I see quite a few plays, but never have I heard someone laughing so hard that she actually cried out for help. At the Thursday night performance of Four Humors‘ Love is Blind…and Furry at Bedlam Theatre, the woman behind me was in such paroxysms that she pleaded for mercy, as though someone was tickling her. “Stop! Oh, Stop!”
The rest of us weren’t in quite such a state, but we enjoyed plenty of laughs at the sex farce written and directed by Jason Ballweber—also an actor (though not in this show) whose performances I enjoyed in Jon Ferguson’s plays You’re My Favorite Kind of Pretty and Super Monkey. Ballweber has concocted a superb premise, and he does a lot with it, aided by a very game cast.

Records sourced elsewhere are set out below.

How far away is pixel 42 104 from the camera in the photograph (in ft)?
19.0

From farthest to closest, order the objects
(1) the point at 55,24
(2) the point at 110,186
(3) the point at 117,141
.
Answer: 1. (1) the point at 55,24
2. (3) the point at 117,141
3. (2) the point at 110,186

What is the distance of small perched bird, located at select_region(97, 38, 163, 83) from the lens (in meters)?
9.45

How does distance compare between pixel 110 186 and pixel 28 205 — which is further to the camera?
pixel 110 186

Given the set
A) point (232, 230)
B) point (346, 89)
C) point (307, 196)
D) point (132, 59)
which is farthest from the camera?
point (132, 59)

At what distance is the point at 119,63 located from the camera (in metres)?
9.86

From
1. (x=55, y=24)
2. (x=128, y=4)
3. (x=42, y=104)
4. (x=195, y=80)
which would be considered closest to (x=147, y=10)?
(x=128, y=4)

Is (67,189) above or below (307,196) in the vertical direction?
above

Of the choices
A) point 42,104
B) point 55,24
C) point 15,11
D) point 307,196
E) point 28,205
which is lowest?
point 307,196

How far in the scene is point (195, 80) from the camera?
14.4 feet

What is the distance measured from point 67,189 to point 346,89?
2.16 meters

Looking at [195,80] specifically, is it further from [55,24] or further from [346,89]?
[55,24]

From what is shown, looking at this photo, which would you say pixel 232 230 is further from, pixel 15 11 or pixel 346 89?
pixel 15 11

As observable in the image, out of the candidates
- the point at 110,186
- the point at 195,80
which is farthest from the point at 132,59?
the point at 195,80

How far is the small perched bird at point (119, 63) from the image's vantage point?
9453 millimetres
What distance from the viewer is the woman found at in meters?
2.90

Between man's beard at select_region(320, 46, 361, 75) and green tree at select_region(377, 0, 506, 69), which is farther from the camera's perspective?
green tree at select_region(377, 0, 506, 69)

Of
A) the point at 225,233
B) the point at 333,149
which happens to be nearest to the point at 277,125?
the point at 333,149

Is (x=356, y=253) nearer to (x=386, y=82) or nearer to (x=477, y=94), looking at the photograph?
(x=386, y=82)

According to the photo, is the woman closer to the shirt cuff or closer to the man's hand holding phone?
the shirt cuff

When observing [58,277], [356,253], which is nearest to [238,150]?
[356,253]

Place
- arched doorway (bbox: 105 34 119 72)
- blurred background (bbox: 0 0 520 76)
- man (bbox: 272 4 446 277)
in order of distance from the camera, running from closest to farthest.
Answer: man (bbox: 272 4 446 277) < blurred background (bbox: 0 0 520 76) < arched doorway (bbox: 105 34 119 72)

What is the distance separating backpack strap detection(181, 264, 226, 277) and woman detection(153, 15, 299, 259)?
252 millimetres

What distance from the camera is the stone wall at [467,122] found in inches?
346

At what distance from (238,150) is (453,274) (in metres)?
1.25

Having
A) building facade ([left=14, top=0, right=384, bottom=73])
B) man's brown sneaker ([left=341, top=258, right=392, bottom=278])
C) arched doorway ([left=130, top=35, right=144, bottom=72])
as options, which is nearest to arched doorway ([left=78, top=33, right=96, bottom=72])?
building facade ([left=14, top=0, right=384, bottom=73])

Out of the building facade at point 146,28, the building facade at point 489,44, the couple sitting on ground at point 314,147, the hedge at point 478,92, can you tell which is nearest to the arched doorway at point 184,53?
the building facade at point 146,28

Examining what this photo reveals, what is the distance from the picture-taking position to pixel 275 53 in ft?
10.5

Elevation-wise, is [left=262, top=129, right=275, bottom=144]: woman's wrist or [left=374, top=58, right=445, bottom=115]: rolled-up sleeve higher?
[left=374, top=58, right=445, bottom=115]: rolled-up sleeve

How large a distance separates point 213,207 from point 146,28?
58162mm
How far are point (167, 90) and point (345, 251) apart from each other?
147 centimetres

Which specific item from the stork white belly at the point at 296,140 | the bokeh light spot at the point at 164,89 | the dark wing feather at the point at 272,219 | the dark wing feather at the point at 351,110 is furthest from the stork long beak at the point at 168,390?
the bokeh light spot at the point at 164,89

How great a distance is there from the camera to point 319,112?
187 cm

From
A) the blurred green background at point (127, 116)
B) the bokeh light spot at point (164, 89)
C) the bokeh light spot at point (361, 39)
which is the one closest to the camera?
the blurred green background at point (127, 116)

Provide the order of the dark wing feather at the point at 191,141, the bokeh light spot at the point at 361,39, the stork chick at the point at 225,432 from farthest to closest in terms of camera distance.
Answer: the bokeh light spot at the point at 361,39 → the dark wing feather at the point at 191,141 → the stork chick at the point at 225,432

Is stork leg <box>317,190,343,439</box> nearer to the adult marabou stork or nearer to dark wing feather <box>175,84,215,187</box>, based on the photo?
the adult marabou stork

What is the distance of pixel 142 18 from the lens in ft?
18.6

|love is blind…and furry, playing through november 14 at bedlam theatre. for tickets ($15) and information, see bedlamtheatre.org.|
Here’s the setup: Dr. Stevens (Ryan Lear) is a psychiatrist specializing in the treatment of superkinky sex disorders. Among his patients, Tina (Alisa Mattson) gets off on math; instead of a vibrator, she owns an abacus. Guy (Mark Rehani) has a thing for panties. Peter (Dan Peltzman) needs to dress like a dog to show affection. Karen (Courtney McLean), who is blind, has a secret fetish that is only revealed at the play’s conclusion; and Gary (the invaluable Jon Cole) wishes his fetish were secret: he can’t get an erection unless he sits on a pie. Supposedly for therapeutic purposes, Dr. Stevens books them all into a single hotel room attended by the curious bellhop Bridgette (Madelyne Riley) for a weekend of group therapy.
I’m not sure that there’s any place but Bedlam where this kind of production would fit so comfortably, and where the actors could be quite as fearless at such close range: sitting in the front row, I was accidentally kicked in the opening dance number. Rehani struts around in tiny pink briefs (the hirsute, mustachioed actor will remind you of Borat in his beachwear); McLean flashes her derriere at Peltzman, compelling him to run for his dog suit; and Cole ends up in boxer shorts with an erection so large that he can (and does) use it to knock over furniture, yelling, “Who’s got pie on his ass now? Who’s got pie on his ass now?!”
The actors’ fun is completely contagious, though hopefully their ailments aren’t. Cole in particular is a standout; after Dalí-DADA and The Million Dollar Museum, this marks the third time I’ve seen him at Bedlam playing a mentally addled eccentric (two of whom have also been sex fiends), and he’s managed to create a complete, unique character each time. His Gary is the only character in Love is Blind who seems to have any genuine shame about his condition, and yet he’s come to terms with it; touchingly, he carries a mat around so as to avoid messing the floor with his pie-sitting.
Ballweber is a sharp writer and director; the many laugh lines are well-timed but not so well-timed that you feel sitcom-style cues for laughter, as you feel in many comedic productions for the stage. Further, Ballweber has faith in his actors: some of the funniest moments in Love is Blind are completely silent and almost motionless, as the characters simply react to one another.
A farce, though, is tricky to pull off: the best of them are built with airtight logic and intricate setups that pay off like cascading dominoes as characters’ absurd situations collide with one another. The architecture of Love is Blind‘s plot is not complex. The four doors in the striking pure-orange set by Samantha Johns promise wild and intricate complications that do not ensue; the doors just provide four convenient excuses to move characters on- and offstage.
In fairness, though, life is not always complicated. Sometimes your needs are simple: you just want a little love and affection…while you sit in a pie.